- [任務目標]
1. 在這篇洗腦班與綁架經歷的自述中,誰是洗腦班的頭?
2. 從這篇綁架經歷自述的最後一句之後續寫一段。

- [擷取文字]
-.-.-

二零零一年元旦前兩天我被副院長通知有所謂的「學習班」,我院派我和另一位管政工的女同事參加,院方拿學費,我去了之後才知道是剛剛成立的「六一零」辦的學習班(當時不知是洗腦班),所謂學費就是交的食宿費,有的單位不給交費,費用全是自理。

公安局副局長張清玉是洗腦班的頭,還有兩個臨時調來的不知甚麼地方的一男一女,張清玉來問我還煉不煉(功),我說煉,他就大罵師父,污衊大法,還說元旦不給餃子吃。我哥哥來看我,我告訴他元旦不給餃子,我哥哥說他給我送。元旦晚上我哥哥來送餃子,張清玉正在頭腦不清的一會罵大法,一會罵共產惡黨,看到我哥哥問幹甚麼來了,我哥哥說,聽說不給我妹妹她們吃餃子我來送點,張清玉心虛地左顧右盼,誰說的,誰說不給吃餃子。四天後我被單位的書記接回。

一家四口再次被綁架折磨

二零零二年一月二十五日我們一家四口被海林市公安局國保科科長宋玉敏、惡警金海珠、姜元濤綁架並抄家,我和弟弟分別被姜元濤上繩,(把繩子從一個手腕開始順胳膊纏上到後頸再從另一胳膊纏下到手腕處結在一起向上吊,兩腿分開,頭低下,兩手一直能吊到後頸。繩越細,受刑者越痛苦。)這次被綁架的還有五位同修。

在看守所被非法關押的法輪功最多,我們有時被強迫幹農活(看守所有地),一次惡警劉清波毆打大法弟子,我和兩位大法弟子去阻擋,也被踹了一腳。我們五位大法弟子決定絕食抗議,我們本不應被關在這裏遭受這種不人道的待遇,我們沒有罪,要求無條件釋放,我寫了一封信給所長,我們五人從那天開始絕食。

-.-.-

- [原始記錄]
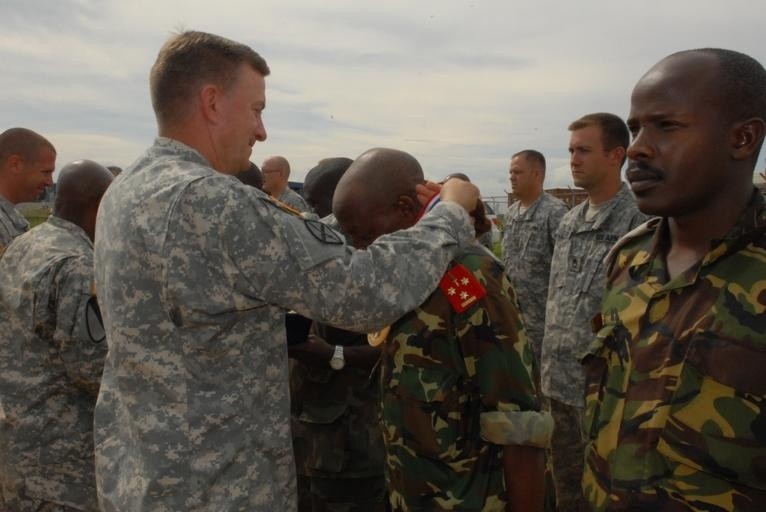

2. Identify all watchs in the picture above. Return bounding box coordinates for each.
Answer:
[329,344,346,373]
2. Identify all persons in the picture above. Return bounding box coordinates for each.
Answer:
[575,48,766,512]
[289,157,382,512]
[539,112,649,512]
[501,150,570,410]
[261,156,309,213]
[93,32,480,512]
[0,126,57,258]
[440,173,493,252]
[0,159,115,512]
[332,147,554,512]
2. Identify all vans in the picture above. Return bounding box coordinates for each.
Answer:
[482,199,500,243]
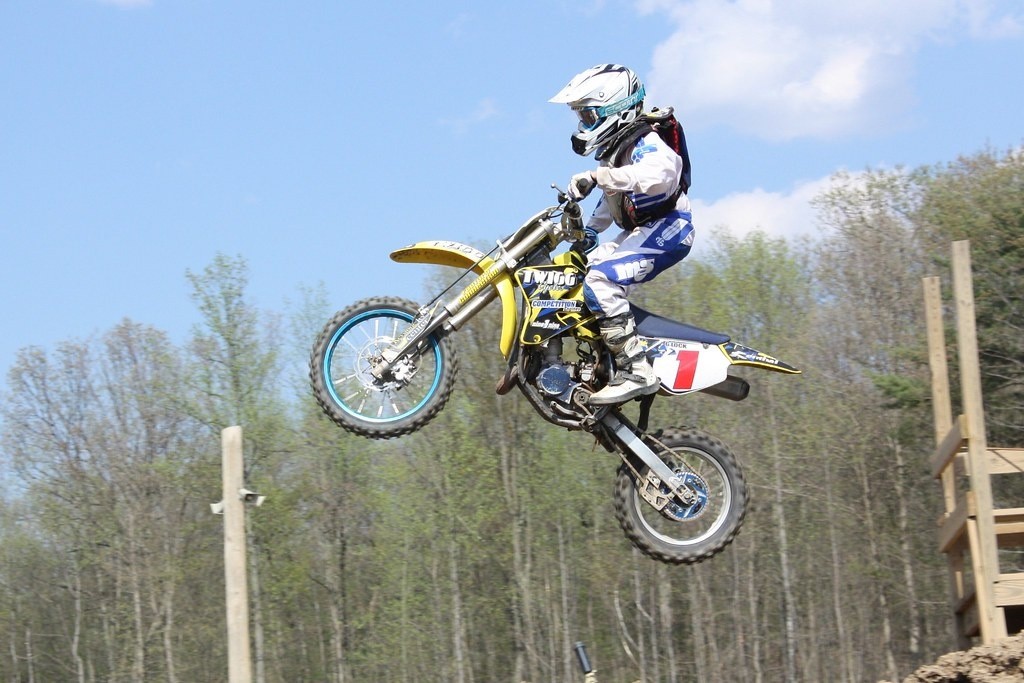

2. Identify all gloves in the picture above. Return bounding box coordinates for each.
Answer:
[567,170,597,202]
[570,229,599,254]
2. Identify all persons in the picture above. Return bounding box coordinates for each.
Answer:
[547,64,695,403]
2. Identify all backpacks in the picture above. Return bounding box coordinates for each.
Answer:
[613,106,691,232]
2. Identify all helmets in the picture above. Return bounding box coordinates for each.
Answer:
[547,63,645,161]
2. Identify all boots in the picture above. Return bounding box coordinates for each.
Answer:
[589,310,659,404]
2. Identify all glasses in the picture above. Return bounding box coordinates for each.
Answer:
[578,107,601,131]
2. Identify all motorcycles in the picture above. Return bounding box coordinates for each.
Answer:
[308,178,803,565]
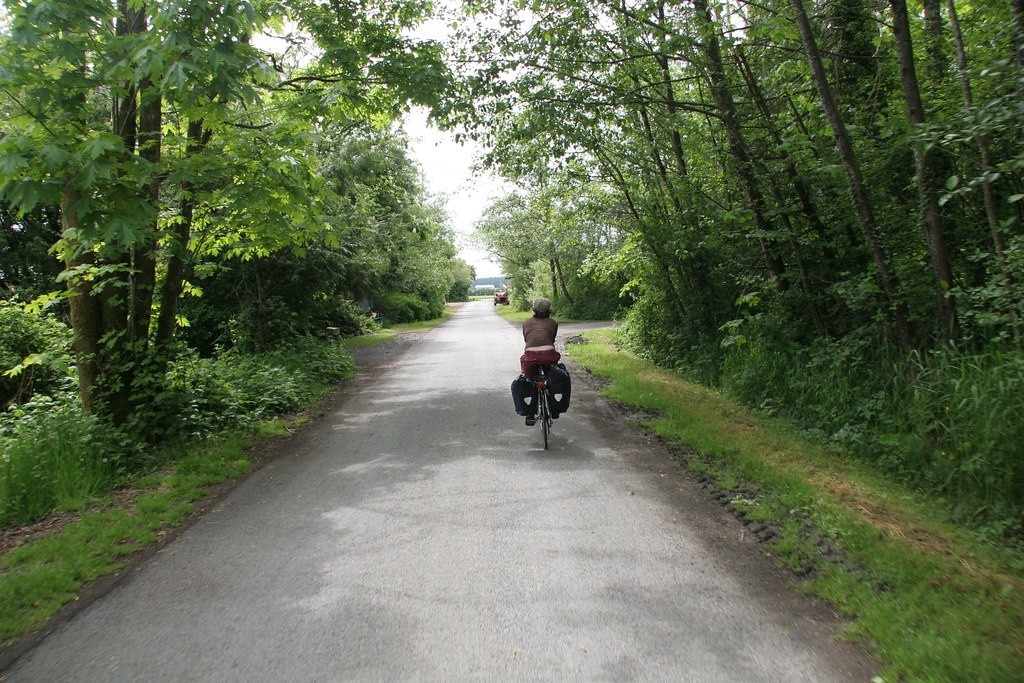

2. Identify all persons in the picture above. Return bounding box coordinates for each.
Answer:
[520,297,561,426]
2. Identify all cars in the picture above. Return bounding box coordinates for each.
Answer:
[493,291,510,307]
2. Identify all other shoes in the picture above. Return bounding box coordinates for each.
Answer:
[552,412,559,419]
[525,416,535,426]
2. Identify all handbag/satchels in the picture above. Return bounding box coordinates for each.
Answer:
[548,363,571,412]
[510,374,538,415]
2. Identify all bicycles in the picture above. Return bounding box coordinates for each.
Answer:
[528,364,555,450]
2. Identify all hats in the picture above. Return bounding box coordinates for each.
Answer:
[532,297,550,313]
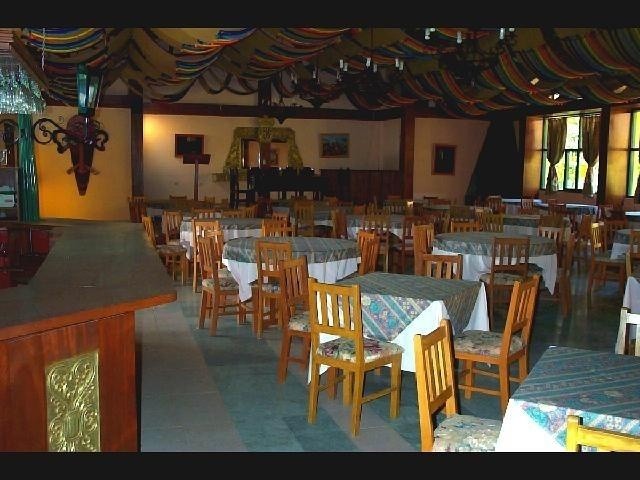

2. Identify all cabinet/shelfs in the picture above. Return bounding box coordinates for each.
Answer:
[0,166,24,224]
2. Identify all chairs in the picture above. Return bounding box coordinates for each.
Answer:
[228,166,329,209]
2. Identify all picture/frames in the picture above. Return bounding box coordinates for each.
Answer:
[175,133,204,156]
[434,145,457,174]
[318,133,350,158]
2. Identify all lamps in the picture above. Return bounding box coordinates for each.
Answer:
[300,58,342,108]
[423,27,507,91]
[259,73,302,124]
[75,62,104,117]
[344,28,401,104]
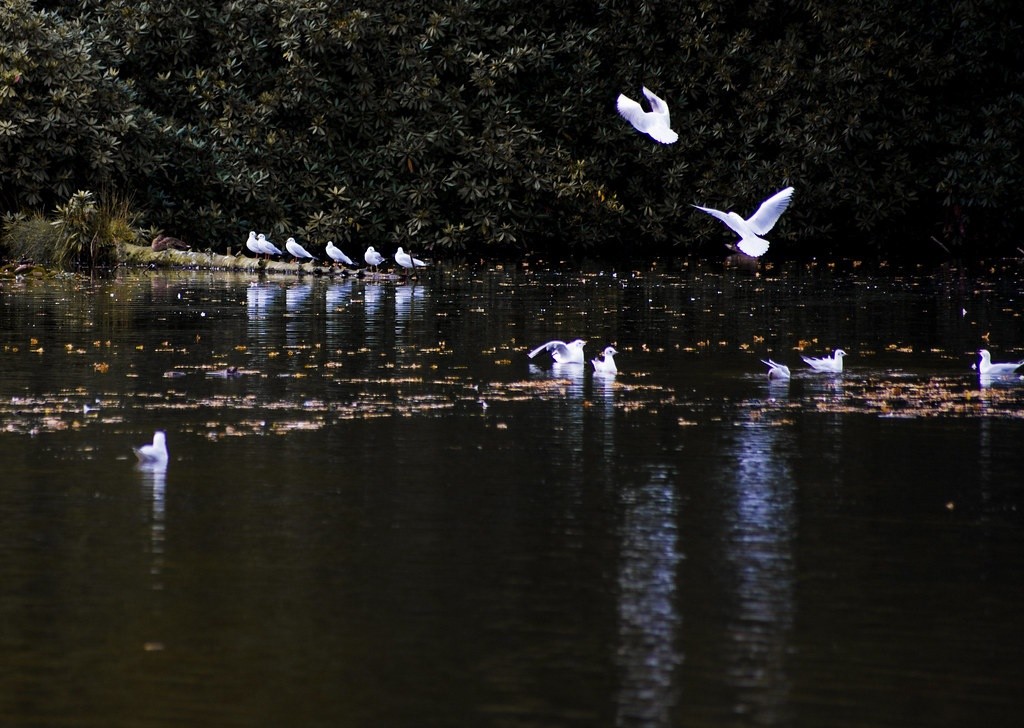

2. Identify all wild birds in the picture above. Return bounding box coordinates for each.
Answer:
[617,85,679,144]
[800,349,849,371]
[690,186,795,258]
[977,350,1024,374]
[246,230,427,270]
[132,430,168,460]
[760,359,791,378]
[528,339,620,377]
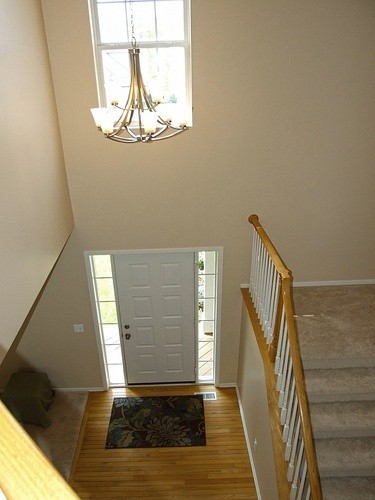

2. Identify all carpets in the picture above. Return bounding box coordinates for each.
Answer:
[103,394,206,448]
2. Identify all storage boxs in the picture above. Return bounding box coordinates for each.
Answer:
[4,371,57,426]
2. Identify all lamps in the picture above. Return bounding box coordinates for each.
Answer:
[89,0,194,144]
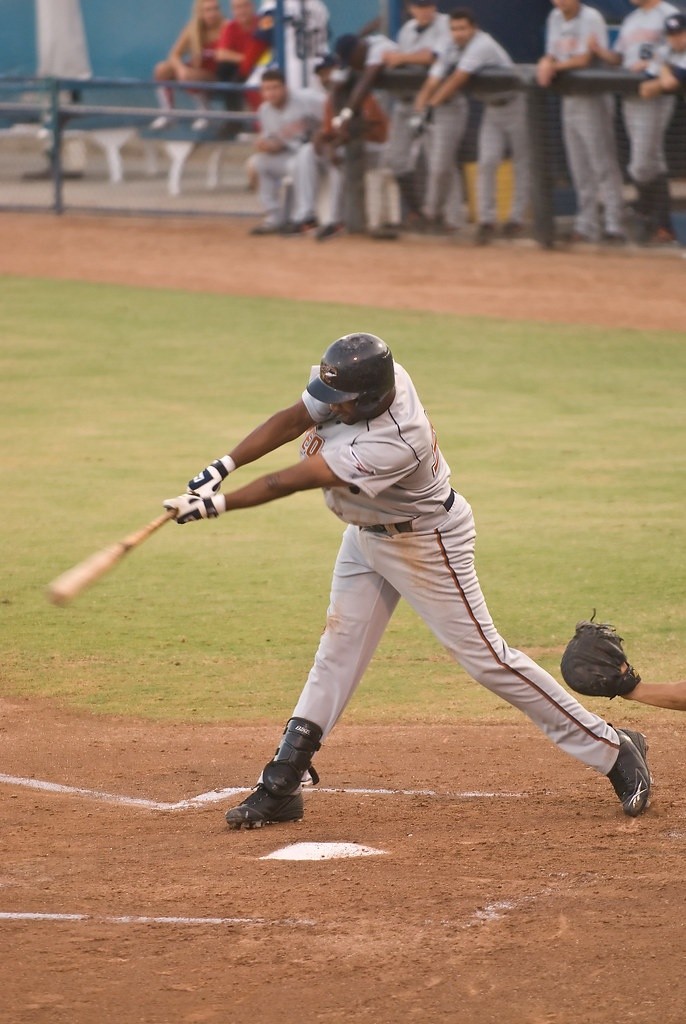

-.-.-

- [參考答案]
1. 公安局副局長張清玉。

2.
四天後,看守所讓刑事犯給我們灌食(灌的是半生不熟的玉米麵糊加很多鹽,國保科惡警金海珠等來監視,給我們照灌食過程的照片。)因我們不配合,刑事犯用開口器撬開牙齒灌,兩個人把我們分別按在椅子上,一個人灌。灌完後,同房的兩個刑事犯哭了,給我們要來水洗頭,洗衣(全身上下全是玉米麵糊)。

第二天我們煉功時,當時是代所長的惡警姜興瑞來阻止我們,我們說,別的管教都不管,你為甚麼管,姜興瑞說別人不管,他的班不行,一同與管教王全義把我們五個女同修拽出監舍,讓我們在外面靠牆站著,一同修剛受完酷刑五天,又絕食,身體虛弱暈倒了,我們去扶,姜興瑞喊叫,不能扶讓她倒。一看她真暈了才把我們幾人關回監舍。

接著國保科惡警和看守所武警部隊的拿著警棍來給我們灌食,我們四人(一個暈倒了正在輸液)抱在一起不讓他們分開,他們穿鞋上到板鋪上拽我們,一刑事犯借我的衣服被撕壞了,一名大法弟子的額頭當時就被打起了包。給我灌時,因我不配合,剛調來看守所當副所長的單成強,用拳頭打我的臉,把開口器強行塞到我嘴裏撬開牙齒。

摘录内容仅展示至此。